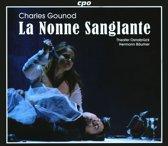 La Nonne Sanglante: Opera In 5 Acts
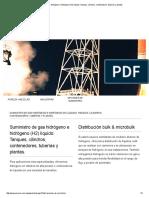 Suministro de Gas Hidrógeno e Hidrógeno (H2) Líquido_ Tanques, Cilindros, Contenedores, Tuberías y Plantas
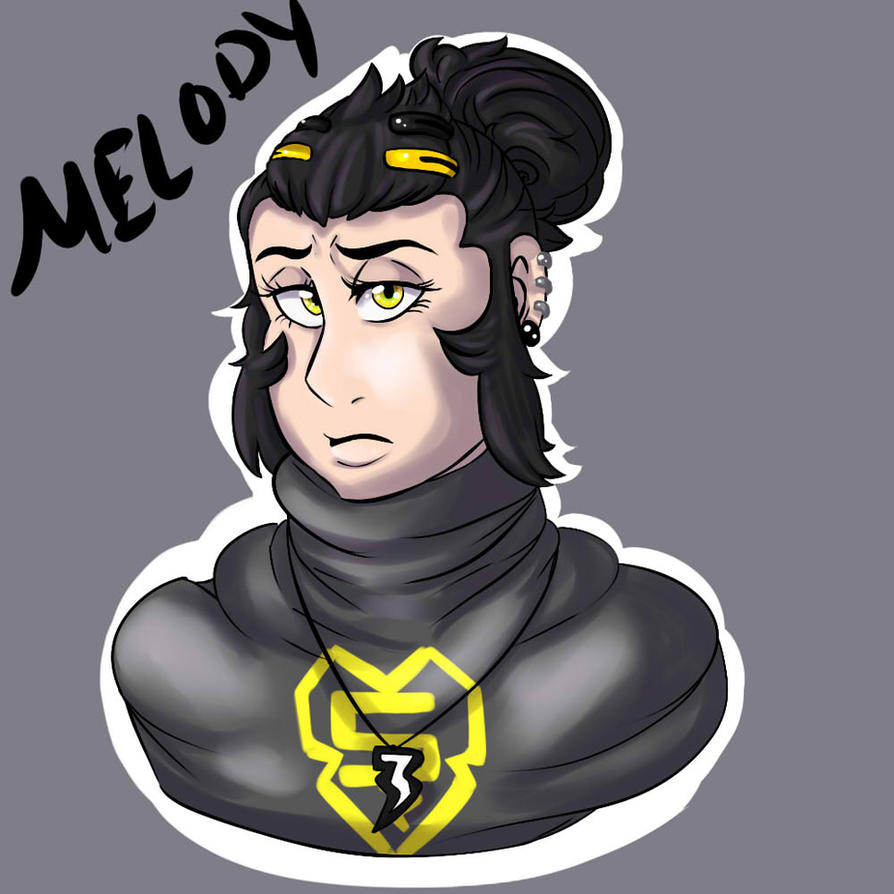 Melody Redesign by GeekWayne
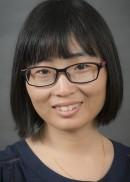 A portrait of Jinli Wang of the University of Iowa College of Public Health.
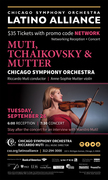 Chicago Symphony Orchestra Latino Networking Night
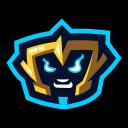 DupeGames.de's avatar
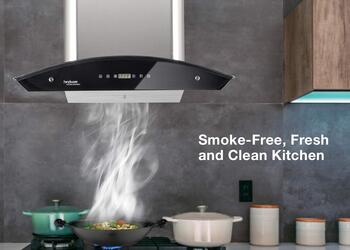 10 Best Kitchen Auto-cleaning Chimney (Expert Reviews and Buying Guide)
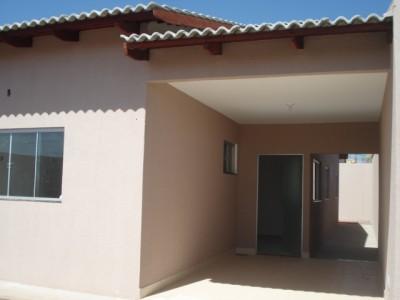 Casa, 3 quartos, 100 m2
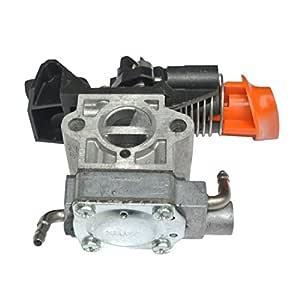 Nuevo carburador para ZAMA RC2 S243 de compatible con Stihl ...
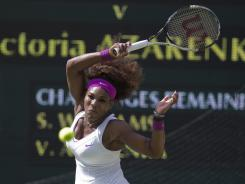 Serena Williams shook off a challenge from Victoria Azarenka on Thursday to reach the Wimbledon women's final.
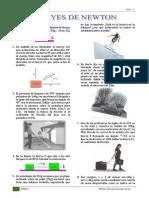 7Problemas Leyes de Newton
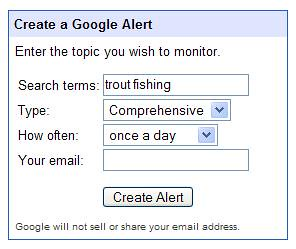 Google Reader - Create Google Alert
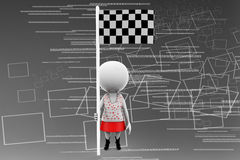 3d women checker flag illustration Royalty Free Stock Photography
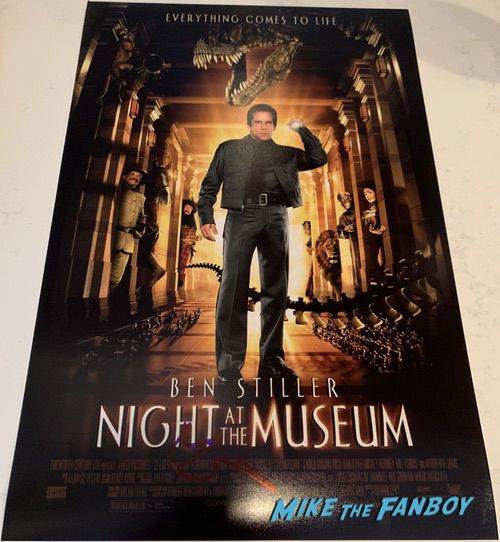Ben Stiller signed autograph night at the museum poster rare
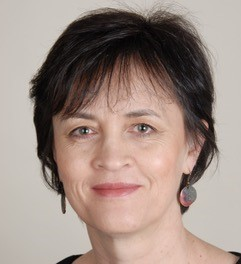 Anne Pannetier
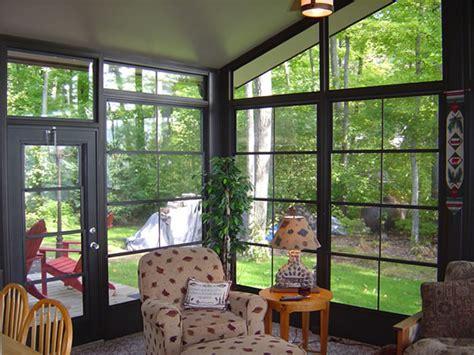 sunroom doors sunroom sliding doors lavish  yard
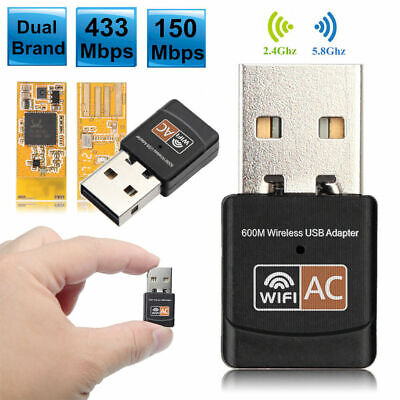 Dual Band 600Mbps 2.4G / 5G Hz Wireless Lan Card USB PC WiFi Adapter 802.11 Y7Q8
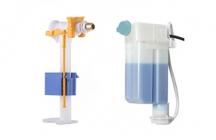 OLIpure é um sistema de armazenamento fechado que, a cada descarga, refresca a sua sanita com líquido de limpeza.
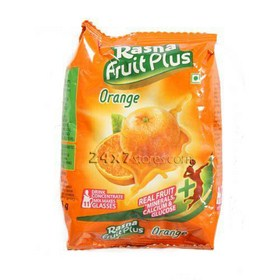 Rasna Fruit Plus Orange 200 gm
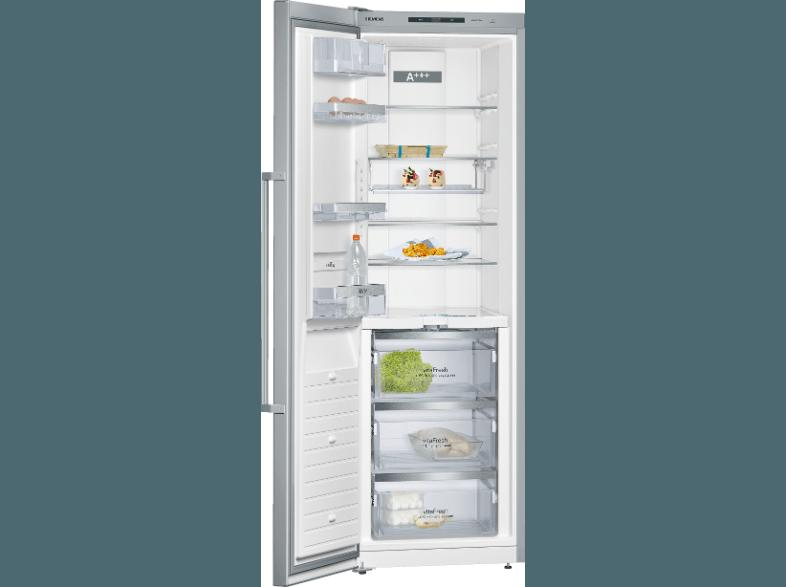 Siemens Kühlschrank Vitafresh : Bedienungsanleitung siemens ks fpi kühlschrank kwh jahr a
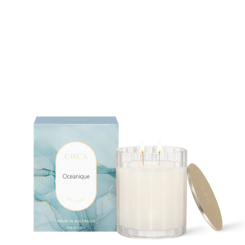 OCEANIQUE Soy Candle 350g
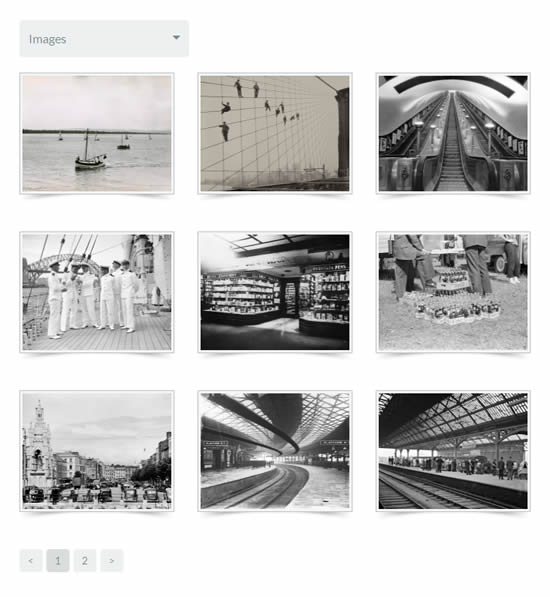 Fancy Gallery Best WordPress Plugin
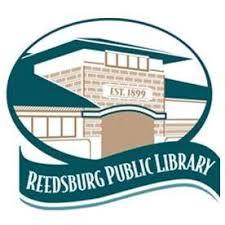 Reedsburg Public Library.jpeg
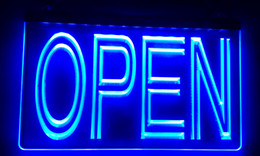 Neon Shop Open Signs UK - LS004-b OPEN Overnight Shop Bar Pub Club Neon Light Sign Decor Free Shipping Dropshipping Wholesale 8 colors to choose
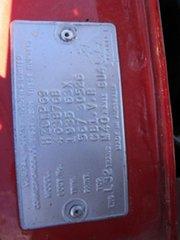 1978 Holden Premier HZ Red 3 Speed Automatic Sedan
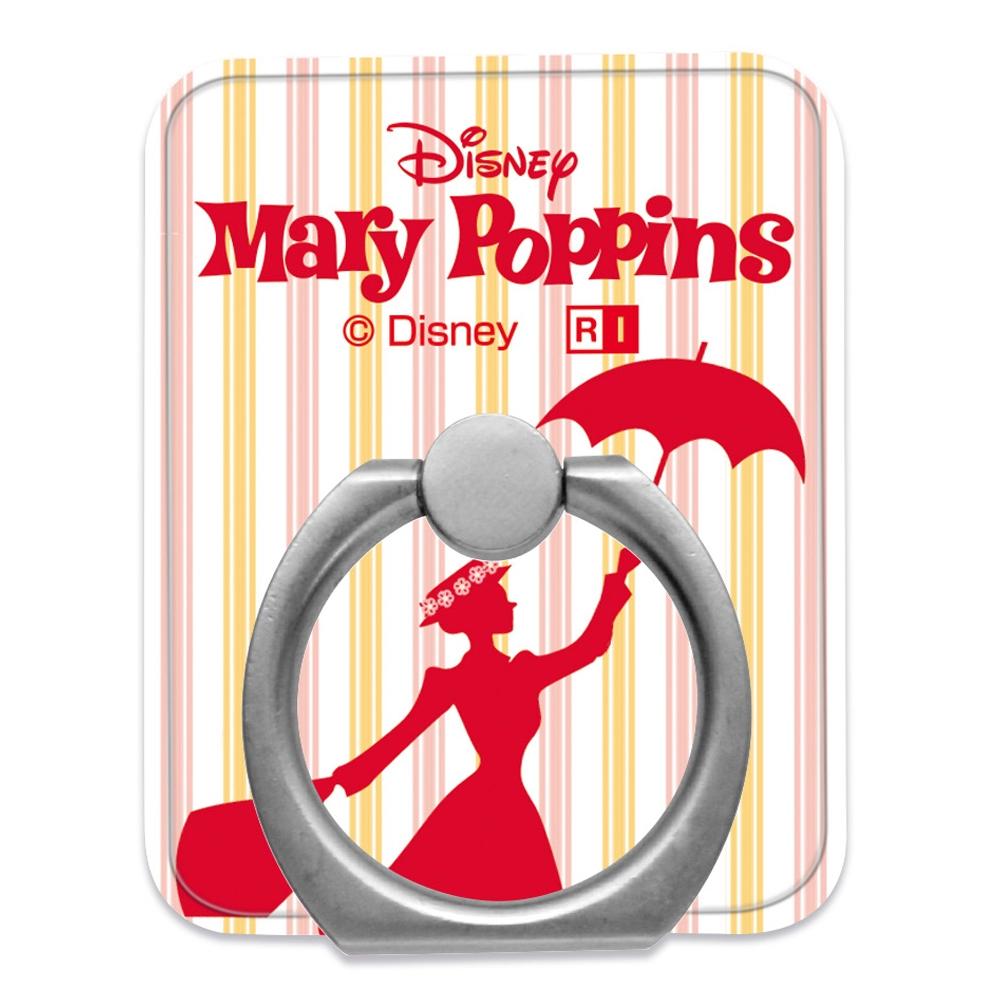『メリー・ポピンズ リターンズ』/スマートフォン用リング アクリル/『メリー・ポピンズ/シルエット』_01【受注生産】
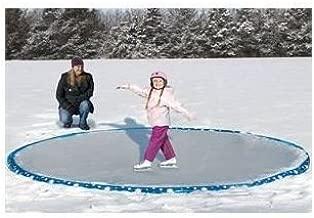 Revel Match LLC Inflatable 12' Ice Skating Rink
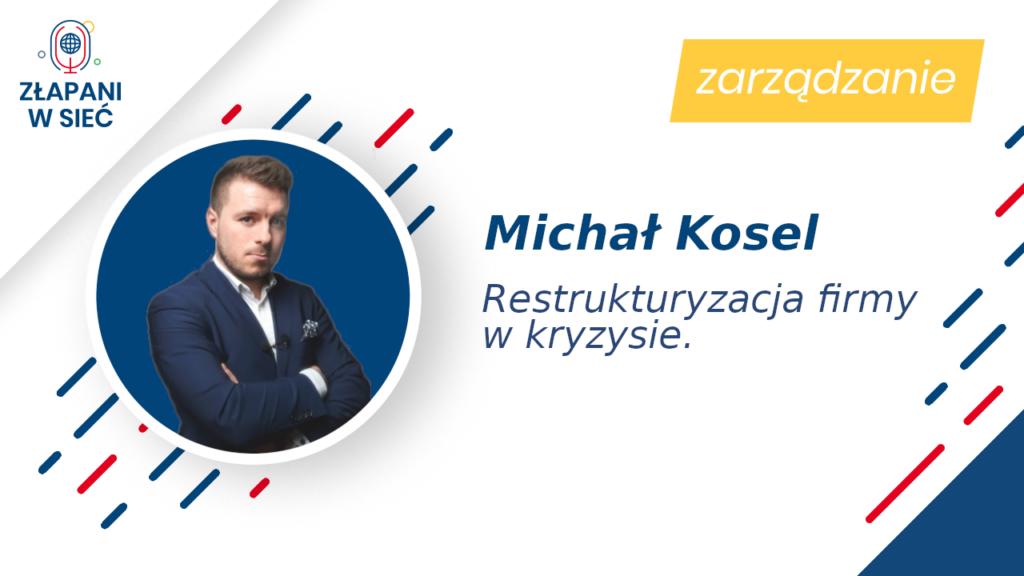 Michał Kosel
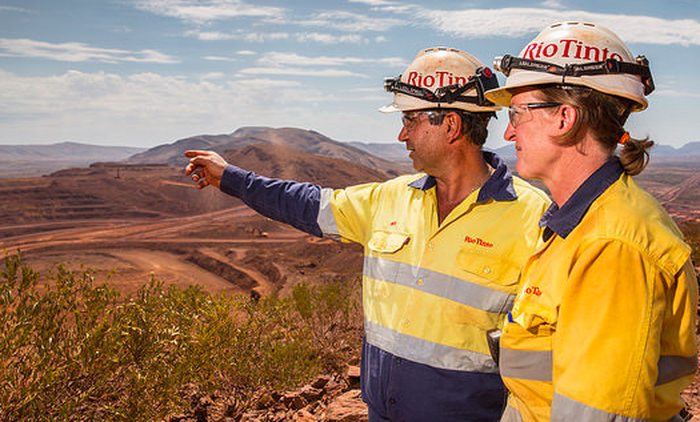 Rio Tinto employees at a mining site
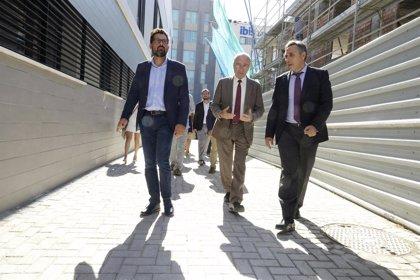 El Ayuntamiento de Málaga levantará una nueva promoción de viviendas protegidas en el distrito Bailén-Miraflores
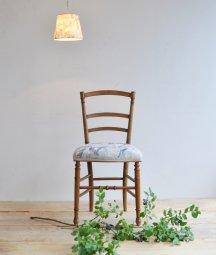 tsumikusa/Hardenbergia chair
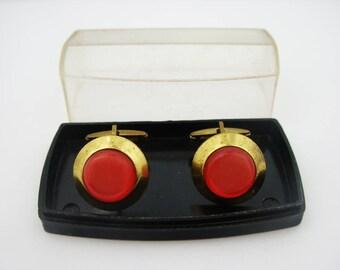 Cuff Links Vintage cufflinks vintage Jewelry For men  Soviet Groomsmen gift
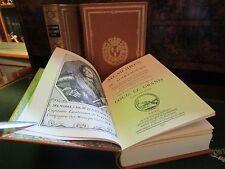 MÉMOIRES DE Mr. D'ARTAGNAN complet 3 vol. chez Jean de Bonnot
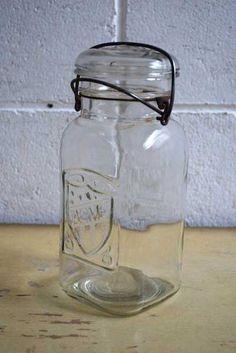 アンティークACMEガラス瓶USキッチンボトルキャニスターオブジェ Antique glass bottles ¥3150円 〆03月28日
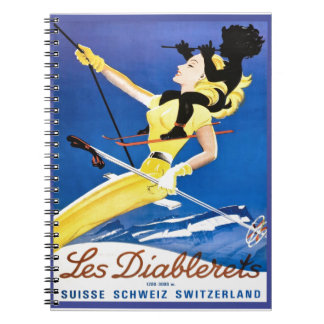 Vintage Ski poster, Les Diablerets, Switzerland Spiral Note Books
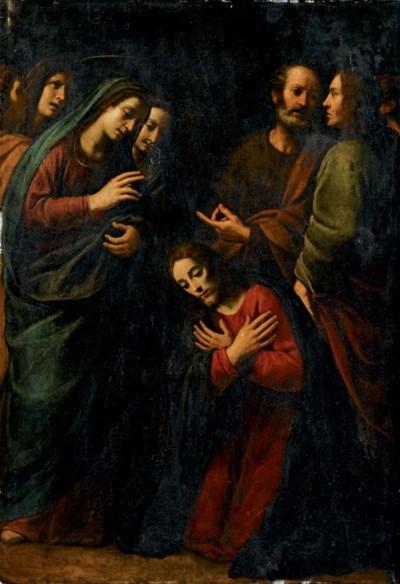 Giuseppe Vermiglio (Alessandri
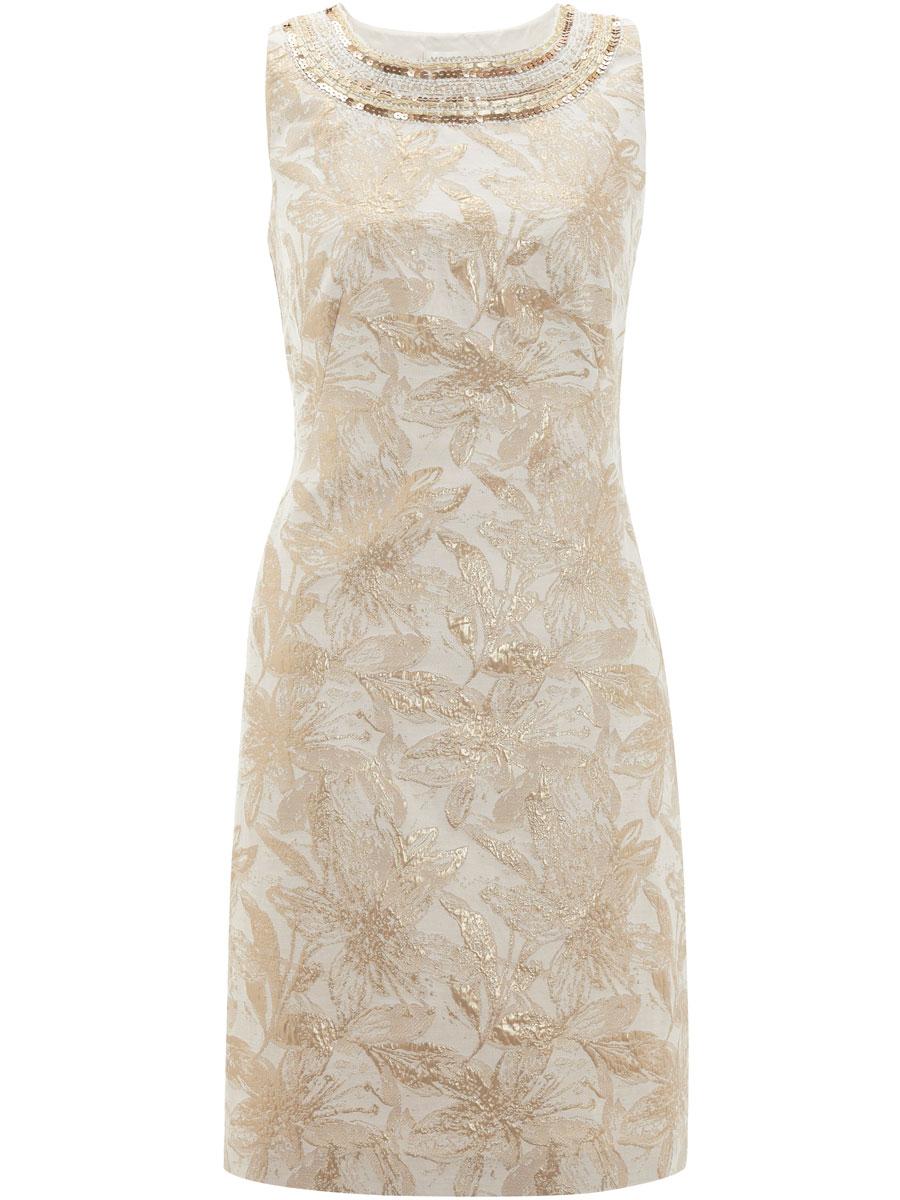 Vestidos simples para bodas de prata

- **Work instruction**:
Everything in the records goes into your answer exactly, except the pictures.

- **Solved exercise**:
 La Nonne Sanglante: Opera In 5 Acts
 Suministro de Gas Hidrógeno e Hidrógeno (H2) Líquido_ Tanques, Cilindros, Contenedores, Tuberías y Plantas
 Melody Redesign by GeekWayne
 A portrait of Jinli Wang of the University of Iowa College of Public Health.
 Chicago Symphony Orchestra Latino Networking Night
 DupeGames.de's avatar
 10 Best Kitchen Auto-cleaning Chimney (Expert Reviews and Buying Guide)
 Casa, 3 quartos, 100 m2
 Nuevo carburador para ZAMA RC2 S243 de compatible con Stihl ...
 Serena Williams shook off a challenge from Victoria Azarenka on Thursday to reach the Wimbledon women's final.
 7Problemas Leyes de Newton
 Google Reader - Create Google Alert
 3d women checker flag illustration Royalty Free Stock Photography
Ben Stiller signed autograph night at the museum poster rare
 Anne Pannetier
 sunroom doors sunroom sliding doors lavish  yard
 Dual Band 600Mbps 2.4G / 5G Hz Wireless Lan Card USB PC WiFi Adapter 802.11 Y7Q8
 OLIpure é um sistema de armazenamento fechado que, a cada descarga, refresca a sua sanita com líquido de limpeza.
 Rasna Fruit Plus Orange 200 gm
 Siemens Kühlschrank Vitafresh : Bedienungsanleitung siemens ks fpi kühlschrank kwh jahr a
 OCEANIQUE Soy Candle 350g
 Fancy Gallery Best WordPress Plugin
 Reedsburg Public Library.jpeg
 Neon Shop Open Signs UK - LS004-b OPEN Overnight Shop Bar Pub Club Neon Light Sign Decor Free Shipping Dropshipping Wholesale 8 colors to choose
 1978 Holden Premier HZ Red 3 Speed Automatic Sedan
『メリー・ポピンズ リターンズ』/スマートフォン用リング アクリル/『メリー・ポピンズ/シルエット』_01【受注生産】
 Revel Match LLC Inflatable 12' Ice Skating Rink
 Michał Kosel
 Rio Tinto employees at a mining site
 El Ayuntamiento de Málaga levantará una nueva promoción de viviendas protegidas en el distrito Bailén-Miraflores
 tsumikusa/Hardenbergia chair
 Cuff Links Vintage cufflinks vintage Jewelry For men  Soviet Groomsmen gift
 MÉMOIRES DE Mr. D'ARTAGNAN complet 3 vol. chez Jean de Bonnot
 アンティークACMEガラス瓶USキッチンボトルキャニスターオブジェ Antique glass bottles ¥3150円 〆03月28日
 Vintage Ski poster, Les Diablerets, Switzerland Spiral Note Books
 Giuseppe Vermiglio (Alessandri
 Vestidos simples para bodas de prata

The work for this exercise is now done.